HISTÓRIAS
DE ARREPIAR
CAPÍTULO
DOIS
Nessa época, havia muitas histórias fantasiosas,
que corriam boca a boca, influência dos contos de fadas dos irmãos Grimm. As
casas ainda não tinham televisão, nem as pessoas possuíam celular, então,
conversava-se muito mais olhando nos olhos do interlocutor. Em sua maioria eram
histórias macabras, criadas pela imaginação dos camponeses ou quem sabe, algumas
histórias verdadeiras, que deixavam as crianças com muito medo. Ainda persiste
a dúvida sobre a veracidade de certas histórias, que compõem o acervo do senso
comum.
O carnaval havia terminado e a quaresma começara
na quarta-feira de cinzas. Era tempo de resguardo e silêncio em respeito ao
período reservado à penitencia. Observava-se o jejum e a abstinência de carne
as quartas e sextas-feiras.
Era proibido ouvir músicas ou dançar, todos se
recolhiam logo após o escurecer; quarenta dias de respeito e reflexão às coisas
da religião e principalmente a Deus. Quem se recusasse a obedecer às
recomendações da Igreja e desrespeitar as orientações do padre, corria o risco
de ser excomungado.
Certo dia, chegou de viagem com a jardineira, o tio
de Maria Alcina; o jagunço Raimundo. A jardineira era um precursor
do ônibus, que era o meio de transporte para as outras pequenas cidades do
interior paulista.
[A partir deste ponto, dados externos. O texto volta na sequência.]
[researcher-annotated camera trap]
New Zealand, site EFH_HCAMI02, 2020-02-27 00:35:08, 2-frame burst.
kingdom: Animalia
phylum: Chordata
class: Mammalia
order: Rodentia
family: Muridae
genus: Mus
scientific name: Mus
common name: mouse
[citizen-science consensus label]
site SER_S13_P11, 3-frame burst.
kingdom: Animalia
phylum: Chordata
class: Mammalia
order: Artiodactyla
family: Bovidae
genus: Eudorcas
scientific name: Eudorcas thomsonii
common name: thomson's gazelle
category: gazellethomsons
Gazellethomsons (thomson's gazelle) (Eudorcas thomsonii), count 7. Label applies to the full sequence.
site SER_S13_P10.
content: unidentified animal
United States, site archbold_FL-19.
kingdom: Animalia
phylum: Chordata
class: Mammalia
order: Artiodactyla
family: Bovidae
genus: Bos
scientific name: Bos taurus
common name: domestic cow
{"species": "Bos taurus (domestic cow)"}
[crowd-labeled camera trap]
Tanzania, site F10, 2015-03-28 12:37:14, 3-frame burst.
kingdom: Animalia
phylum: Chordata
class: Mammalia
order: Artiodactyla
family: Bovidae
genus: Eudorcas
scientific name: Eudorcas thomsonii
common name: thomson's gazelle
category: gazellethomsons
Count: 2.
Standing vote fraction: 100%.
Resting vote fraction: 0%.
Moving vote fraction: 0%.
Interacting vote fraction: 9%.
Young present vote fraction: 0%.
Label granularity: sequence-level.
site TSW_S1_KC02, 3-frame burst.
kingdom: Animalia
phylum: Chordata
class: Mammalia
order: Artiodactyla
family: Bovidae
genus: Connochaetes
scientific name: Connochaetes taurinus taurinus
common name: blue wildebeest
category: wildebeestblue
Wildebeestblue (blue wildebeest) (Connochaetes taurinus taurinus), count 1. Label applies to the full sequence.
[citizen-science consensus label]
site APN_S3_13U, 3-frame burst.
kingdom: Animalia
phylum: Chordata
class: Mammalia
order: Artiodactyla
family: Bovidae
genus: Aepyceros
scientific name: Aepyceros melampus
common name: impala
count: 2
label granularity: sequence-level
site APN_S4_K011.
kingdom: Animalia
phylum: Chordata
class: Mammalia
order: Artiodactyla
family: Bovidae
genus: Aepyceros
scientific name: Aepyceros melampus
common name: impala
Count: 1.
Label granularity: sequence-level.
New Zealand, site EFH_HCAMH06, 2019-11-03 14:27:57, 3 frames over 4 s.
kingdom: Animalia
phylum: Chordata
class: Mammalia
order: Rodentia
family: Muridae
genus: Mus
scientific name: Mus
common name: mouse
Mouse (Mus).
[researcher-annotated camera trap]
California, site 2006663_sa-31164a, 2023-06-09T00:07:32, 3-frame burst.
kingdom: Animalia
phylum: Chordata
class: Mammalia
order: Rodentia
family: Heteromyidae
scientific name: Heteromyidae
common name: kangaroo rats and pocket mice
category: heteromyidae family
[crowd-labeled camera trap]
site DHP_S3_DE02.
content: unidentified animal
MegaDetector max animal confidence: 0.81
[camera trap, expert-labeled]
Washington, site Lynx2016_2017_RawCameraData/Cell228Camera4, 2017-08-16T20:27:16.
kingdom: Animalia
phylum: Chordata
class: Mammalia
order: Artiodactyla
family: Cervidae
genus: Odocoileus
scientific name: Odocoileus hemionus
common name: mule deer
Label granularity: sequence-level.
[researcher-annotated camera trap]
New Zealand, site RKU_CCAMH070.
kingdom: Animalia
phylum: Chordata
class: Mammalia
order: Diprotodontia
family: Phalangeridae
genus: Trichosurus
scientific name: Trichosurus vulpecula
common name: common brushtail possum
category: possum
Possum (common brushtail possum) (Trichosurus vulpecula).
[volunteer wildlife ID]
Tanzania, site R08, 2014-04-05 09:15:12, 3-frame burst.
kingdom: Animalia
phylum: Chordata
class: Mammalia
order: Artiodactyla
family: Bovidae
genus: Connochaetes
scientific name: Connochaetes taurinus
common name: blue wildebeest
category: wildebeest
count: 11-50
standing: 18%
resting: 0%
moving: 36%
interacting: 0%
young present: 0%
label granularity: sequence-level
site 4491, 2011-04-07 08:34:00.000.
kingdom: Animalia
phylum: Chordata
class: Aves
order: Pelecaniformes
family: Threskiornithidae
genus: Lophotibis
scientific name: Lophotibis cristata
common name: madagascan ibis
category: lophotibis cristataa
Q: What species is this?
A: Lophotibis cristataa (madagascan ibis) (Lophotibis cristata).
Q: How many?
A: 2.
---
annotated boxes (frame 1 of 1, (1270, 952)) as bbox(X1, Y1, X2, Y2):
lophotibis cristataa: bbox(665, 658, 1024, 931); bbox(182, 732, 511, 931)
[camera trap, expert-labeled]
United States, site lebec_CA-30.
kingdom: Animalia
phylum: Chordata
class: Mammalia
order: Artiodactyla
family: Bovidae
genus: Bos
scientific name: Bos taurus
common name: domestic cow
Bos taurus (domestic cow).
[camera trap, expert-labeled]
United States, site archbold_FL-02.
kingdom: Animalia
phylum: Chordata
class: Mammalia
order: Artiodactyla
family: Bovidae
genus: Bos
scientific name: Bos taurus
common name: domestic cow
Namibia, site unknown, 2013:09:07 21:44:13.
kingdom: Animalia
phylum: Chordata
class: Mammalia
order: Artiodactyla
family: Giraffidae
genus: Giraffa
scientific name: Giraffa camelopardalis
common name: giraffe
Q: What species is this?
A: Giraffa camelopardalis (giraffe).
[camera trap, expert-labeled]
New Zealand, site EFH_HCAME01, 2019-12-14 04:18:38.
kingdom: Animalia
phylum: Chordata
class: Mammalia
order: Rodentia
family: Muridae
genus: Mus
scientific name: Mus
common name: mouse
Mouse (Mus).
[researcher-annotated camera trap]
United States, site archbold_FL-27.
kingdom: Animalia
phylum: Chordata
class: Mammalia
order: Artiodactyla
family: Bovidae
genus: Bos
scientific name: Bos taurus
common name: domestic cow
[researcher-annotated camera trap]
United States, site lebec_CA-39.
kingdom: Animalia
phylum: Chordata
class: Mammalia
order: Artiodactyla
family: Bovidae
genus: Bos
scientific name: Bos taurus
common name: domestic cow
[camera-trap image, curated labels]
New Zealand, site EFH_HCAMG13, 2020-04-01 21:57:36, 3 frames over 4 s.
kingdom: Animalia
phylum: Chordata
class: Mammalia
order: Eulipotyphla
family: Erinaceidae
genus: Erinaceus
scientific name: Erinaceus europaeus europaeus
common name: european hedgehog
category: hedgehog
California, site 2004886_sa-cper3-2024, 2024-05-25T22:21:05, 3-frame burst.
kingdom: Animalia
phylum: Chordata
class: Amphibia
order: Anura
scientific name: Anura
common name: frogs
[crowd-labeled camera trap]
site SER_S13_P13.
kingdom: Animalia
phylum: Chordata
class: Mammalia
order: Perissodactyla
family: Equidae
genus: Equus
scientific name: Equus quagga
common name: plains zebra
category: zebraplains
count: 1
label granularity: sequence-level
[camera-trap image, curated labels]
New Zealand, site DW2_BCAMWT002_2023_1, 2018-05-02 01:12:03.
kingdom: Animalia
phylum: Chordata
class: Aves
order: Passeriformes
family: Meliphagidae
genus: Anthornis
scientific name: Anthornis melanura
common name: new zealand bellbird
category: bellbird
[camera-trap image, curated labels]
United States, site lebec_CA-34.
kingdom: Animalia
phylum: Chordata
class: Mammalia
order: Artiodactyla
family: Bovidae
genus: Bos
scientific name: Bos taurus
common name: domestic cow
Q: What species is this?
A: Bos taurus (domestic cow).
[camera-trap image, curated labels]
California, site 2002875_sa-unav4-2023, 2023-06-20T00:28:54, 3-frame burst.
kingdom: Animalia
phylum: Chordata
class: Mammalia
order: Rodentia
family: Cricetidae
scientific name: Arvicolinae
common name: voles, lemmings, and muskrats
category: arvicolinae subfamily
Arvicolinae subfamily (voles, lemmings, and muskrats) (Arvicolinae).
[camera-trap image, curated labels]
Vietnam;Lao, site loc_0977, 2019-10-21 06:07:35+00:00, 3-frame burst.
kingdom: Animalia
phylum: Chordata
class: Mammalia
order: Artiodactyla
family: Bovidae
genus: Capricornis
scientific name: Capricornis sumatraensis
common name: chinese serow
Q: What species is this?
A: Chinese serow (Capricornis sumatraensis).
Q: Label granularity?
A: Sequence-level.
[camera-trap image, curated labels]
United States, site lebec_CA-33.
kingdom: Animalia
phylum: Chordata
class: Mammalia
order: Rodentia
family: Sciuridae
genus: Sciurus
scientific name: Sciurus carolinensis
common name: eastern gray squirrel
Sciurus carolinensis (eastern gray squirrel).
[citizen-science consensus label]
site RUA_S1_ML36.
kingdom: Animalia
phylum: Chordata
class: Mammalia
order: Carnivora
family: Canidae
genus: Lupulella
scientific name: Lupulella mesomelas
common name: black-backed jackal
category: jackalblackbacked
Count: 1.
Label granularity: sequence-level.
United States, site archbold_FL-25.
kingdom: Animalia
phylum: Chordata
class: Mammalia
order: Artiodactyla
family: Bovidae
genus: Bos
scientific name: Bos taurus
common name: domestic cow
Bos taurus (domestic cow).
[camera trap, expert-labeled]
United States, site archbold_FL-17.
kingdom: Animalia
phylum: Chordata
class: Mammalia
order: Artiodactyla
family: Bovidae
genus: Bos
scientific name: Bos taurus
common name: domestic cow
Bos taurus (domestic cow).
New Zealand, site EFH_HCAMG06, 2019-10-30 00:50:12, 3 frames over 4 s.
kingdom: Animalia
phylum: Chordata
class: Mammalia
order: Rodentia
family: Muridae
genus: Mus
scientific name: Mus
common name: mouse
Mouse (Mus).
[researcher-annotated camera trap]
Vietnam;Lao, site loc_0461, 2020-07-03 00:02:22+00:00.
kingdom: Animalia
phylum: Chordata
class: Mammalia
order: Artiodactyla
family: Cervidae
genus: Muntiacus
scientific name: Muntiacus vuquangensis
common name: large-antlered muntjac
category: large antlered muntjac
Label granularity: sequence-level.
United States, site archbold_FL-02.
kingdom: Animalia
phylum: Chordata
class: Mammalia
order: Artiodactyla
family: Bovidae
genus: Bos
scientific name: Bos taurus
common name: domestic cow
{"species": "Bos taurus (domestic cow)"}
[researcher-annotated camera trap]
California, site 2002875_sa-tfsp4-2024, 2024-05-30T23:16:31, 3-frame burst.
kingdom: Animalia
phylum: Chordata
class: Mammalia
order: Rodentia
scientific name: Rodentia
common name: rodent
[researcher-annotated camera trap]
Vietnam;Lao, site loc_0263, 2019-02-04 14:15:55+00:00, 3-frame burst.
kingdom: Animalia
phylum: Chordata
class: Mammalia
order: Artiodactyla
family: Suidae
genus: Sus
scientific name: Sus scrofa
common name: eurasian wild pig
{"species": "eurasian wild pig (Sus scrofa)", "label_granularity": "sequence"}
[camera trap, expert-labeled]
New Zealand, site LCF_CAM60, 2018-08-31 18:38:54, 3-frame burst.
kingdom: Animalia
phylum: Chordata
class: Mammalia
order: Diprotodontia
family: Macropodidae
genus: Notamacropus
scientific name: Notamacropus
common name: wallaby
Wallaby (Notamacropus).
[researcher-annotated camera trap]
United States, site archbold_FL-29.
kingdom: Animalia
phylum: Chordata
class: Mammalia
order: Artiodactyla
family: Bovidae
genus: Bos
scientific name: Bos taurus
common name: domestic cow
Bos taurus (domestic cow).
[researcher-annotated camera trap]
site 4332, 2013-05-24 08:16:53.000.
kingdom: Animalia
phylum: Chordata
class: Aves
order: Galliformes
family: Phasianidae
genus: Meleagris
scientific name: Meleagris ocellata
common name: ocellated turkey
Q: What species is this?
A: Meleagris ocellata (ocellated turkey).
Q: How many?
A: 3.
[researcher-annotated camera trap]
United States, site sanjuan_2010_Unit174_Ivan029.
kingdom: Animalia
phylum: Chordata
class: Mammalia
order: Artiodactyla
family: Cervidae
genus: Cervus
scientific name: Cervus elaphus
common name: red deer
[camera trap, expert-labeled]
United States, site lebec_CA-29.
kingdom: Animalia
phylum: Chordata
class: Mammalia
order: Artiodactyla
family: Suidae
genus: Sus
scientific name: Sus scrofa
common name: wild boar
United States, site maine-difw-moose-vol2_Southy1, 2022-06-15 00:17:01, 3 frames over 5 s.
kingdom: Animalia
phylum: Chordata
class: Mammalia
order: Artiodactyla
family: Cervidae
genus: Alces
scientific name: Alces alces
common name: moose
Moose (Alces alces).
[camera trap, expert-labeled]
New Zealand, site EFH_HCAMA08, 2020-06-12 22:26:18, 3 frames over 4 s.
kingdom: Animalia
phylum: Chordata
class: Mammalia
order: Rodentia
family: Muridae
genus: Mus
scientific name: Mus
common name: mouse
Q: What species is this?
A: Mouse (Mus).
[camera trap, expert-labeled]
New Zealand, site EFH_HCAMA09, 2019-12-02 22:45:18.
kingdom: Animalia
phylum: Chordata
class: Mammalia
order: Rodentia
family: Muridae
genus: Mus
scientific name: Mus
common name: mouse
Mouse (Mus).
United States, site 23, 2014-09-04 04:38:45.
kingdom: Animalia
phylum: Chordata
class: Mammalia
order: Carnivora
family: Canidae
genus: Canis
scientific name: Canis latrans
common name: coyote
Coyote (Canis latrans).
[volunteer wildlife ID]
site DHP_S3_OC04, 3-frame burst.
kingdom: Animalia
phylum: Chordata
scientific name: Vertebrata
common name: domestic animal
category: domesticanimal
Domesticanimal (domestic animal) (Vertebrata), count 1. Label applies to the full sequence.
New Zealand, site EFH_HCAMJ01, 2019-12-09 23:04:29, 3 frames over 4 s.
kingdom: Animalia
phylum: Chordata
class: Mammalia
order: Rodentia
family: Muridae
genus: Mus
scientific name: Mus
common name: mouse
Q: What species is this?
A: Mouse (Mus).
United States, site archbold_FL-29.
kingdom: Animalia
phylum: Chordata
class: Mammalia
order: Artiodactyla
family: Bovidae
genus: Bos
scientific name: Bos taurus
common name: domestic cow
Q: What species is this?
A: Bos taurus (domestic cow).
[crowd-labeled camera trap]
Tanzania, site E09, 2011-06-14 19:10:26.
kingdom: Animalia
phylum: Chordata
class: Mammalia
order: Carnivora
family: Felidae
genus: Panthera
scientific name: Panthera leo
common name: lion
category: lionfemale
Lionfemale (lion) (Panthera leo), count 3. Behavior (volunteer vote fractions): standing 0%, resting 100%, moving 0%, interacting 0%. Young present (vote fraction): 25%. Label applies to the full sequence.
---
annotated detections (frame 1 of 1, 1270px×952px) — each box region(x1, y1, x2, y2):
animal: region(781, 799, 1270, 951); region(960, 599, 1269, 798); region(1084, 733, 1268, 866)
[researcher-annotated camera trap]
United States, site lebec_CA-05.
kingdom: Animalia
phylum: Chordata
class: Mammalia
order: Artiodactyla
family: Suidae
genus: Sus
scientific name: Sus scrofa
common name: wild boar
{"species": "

Fazia tempo que não se tinha notícias da família, que ficara
em Alagoas e agora chegava o tio com fama de valentão.
Ele era calado e bastante
desconfiado, mas, um dia sentou-se no tronco da árvore em frente à casa e chamou
as crianças, que brincavam na rua.
– Vou contar para vocês histórias
da minha terra, pois conheci Lampião, até andei um tempo acompanhando o bando
dele.
O nome de Lampião surtia efeito na
mesma hora, o jagunço era o terror do sertão e Raimundo sabia disso.
Em seguida, juntaram-se ao seu
redor uma porção de crianças das redondezas e alguns adultos, que estavam por ali.
Queriam ouvir suas histórias sobre o rei do cangaço, o Lampião, temido por
todos. Raimundo contou tantas atrocidades cometidas pelo bando de jagunços e
outras coisas fantasiosas envolvendo fatos macabros de terror. As crianças
ficaram boquiabertas e morrendo de medo.
Na noite seguinte, ele começou dizendo
que iria contar uma história sobre um lobisomem e as crianças se juntaram
novamente, pareciam hipnotizadas, para ouvir os relatos sobre um homem, que
virava lobisomem. O fato acontecia as sextas-feiras de lua cheia, quando o
relógio batia meia-noite. E, especialmente um caso que aconteceu em uma noite de
lua cheia numa sexta-feira santa.
Todos se espremeram, ali vinha outra
história de arrepiar, ainda mais que a sexta-feira da paixão se aproximava. A plateia
era cada vez maior, juntaram-se as mulheres e os vizinhos também.
Ele sabia como prender a atenção
das crianças e adultos; todos ficavam embevecidos ao ouvir o jagunço contar
fatos de sua terra. Então, ele começou dizendo que perto do rio, lá no sertão
nordestino, morava um homem temido por todos na região.
Chamava-se Tião Bento e era
manco de uma perna. Diziam que tinha sido mordido por uma cobra cascavel, que o
deixara vivo, mas com um grande aleijão em forma de ferida permanente e, que
por essa razão ele tinha conluio com o demonio. Ninguém antes sobrevivera a uma
picada de cobra cascavel naquelas redondezas. A história que envolvia o Tião Bento
era de arrepiar e as crianças tremiam de medo, mas não arredavam pé do lugar.
Acomodaram-se de qualquer jeito, sentadas no chão ou em pé mesmo. A
expectativa era grande, pois o assunto era interessante e assustador.